Today, very few organizations have only one operational system, and many have several. It is not uncommon for us to encounter clients with 3, 4 or more ERPs, not to mention other legacy applications and data sources. As these systems grew over time they became more and more siloed, with each system focusing on a different view of data, all of which much be reconciled and combined. How do we integrate say, customer data, from 4 or 5 sources when there are no common identifiers and even things like names and addresses are inconsistent in format or spelling?

The answer is we need to “harmonize” the data. Harmonization is an umbrella term that includes the functions of extraction from the source, transformation as required, mapping, matching, survivorship and merging.

Magnitude MDM and Data Harminization

A brand-new harmonization module was added to MDM in Version 10 last year. Through harmonization, we can use a variety of fuzzy matching algorithms and rules to match together disparate data, deduplicating both within and across sources. Incoming data is then matched against existing records to align similar data. Once deduplicated and aligned, survivorship rules select the “best” source for each attribute in the data, producing the best possible “golden copy” record.

Matching produces a “match score” for each pair of records based upon the degree of similarity and the precise rules used. The ability to set a weight (how much a particular attribute match contributes to the score), penalty (how much a no-match on an attribute penalizes the score) and strictness (how fuzzy the match should be) allows some very fine adjustments to be made. A match preview is provided to allow the designer to fine tune the rules for each particular source.

But not every match results in a clear set of matches and no-matches. Because the matching is imprecise (i.e. fuzzy) from the start, there will be a range of match scores. Some matches will have very high scores and will be clearly the same “thing” while others will have very low scores and will be clearly a different thing. But there will also be a range of scores where it won’t be obvious that two records are talking about the same thing – where the records have some things in common, but others that are different.
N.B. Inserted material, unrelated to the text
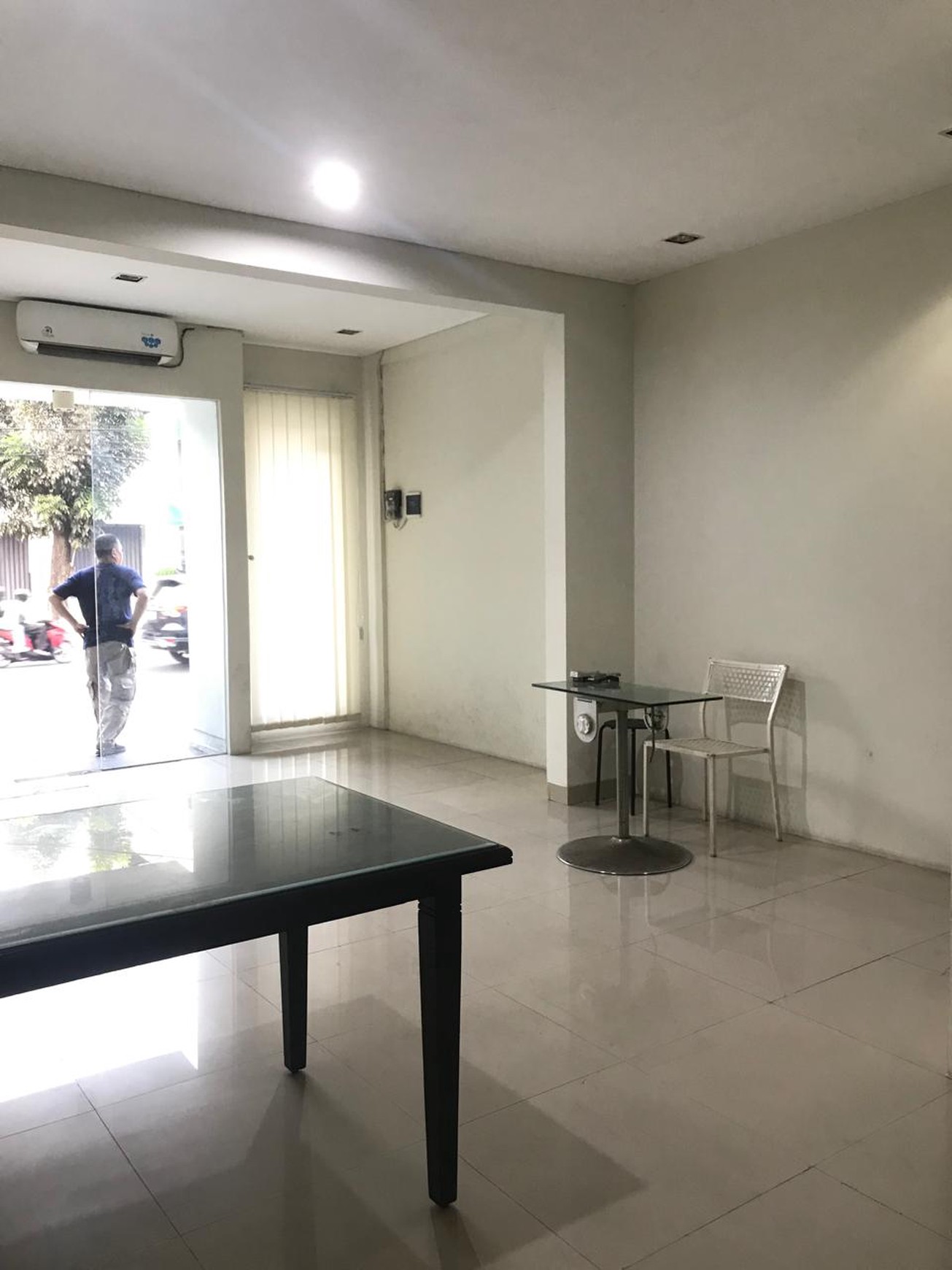 Disewakan Ruang Usaha, Lokasi Strategis dan Kawasan Ramai Depan Jalan besar Jl BIntaro Utama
To deal with this “grey area” we have both an “auto accept threshold” and a “manual review threshold.” What these two setting do is to set match scores below which a record will be automatically promoted to a new master record, and a score above which the records will be automatically merged, according to the survivorship rules. The matches that fall in between, in the “grey area,” will be routed to data stewards for review and confirmation. Data stewards can choose to accept the match (which will merge the records) or to reject it (which will promote the source record) either one match at a time or in bulk.
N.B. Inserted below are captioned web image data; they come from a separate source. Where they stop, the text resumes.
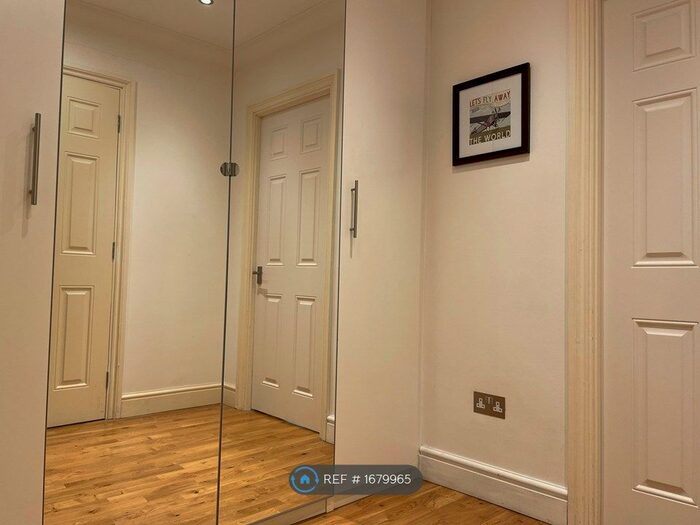 1 Bedroom Flat To Rent In Russell Court, London, WC1H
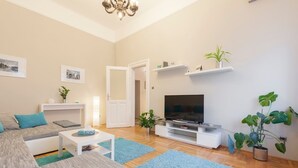 Unclassified image, 4 of 24, button - Terez 32 Apartment (Budapest)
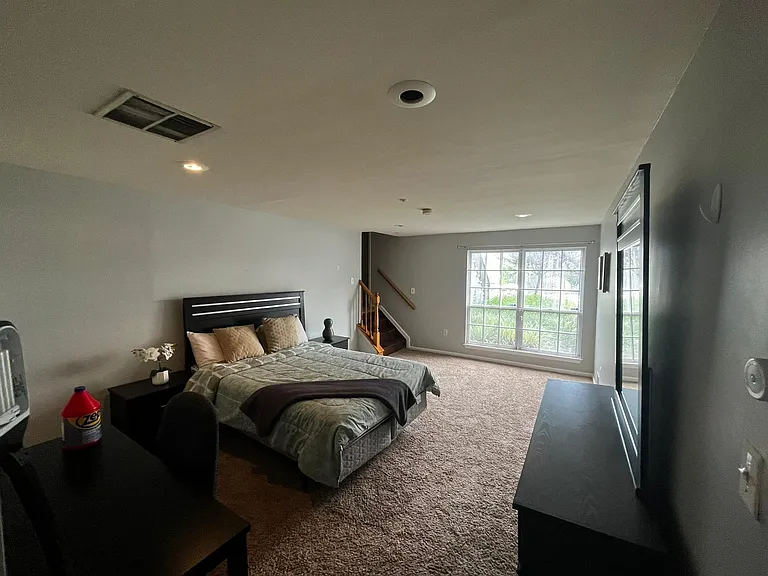 67 Vaughan Dr #1 — Photo 1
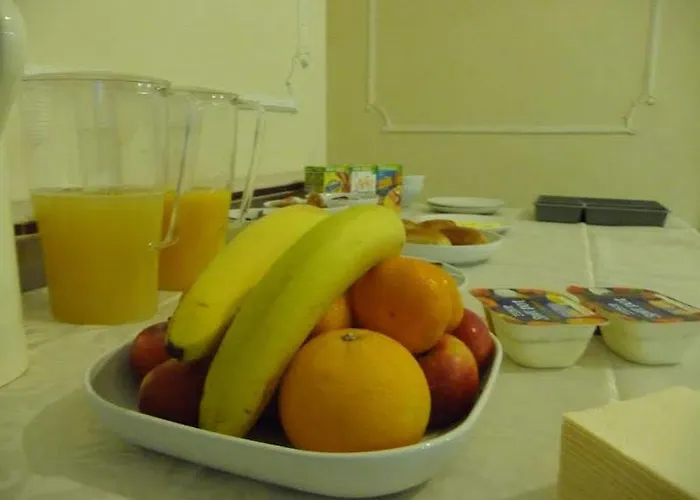 High Bank Отель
This manual review option is critical to a good result since sometimes the decision to accept or reject a match is based not solely on the data content but rather requires some knowledge of the business.

Consider the example shown – the address is identical, but the name is slightly different. Should these records be merged or not? It depends on the business purpose of the harmonization. If we are trying to consolidate all business entities down to a single mailing address, then we may want to merge them. However, if the goal is to identify each legal entity we deal with then perhaps the records should remain distinct.

This points up the most important aspect of harmonization – it is not strictly a technical process. Deduplication can be automated only up to a point; there will always be records that a purely technical approach cannot address. Like so many other areas of master data management, it requires a knowledge of the business goals of the project and the business processes that will consume the data.

Harmonization will continue to evolve in functionality over the next several releases, including more refined survivorship options, more matching functions (including the introduction of machine-learning) and improved user interface. User response to harmonization has been very positive, with almost all new customers licensing the module and many existing clients upgrading to include it.

One of the tasks any MDM solution must perform is integration of information – Harmonization makes integration of related data from different sources easier, faster and introduces higher levels of automation.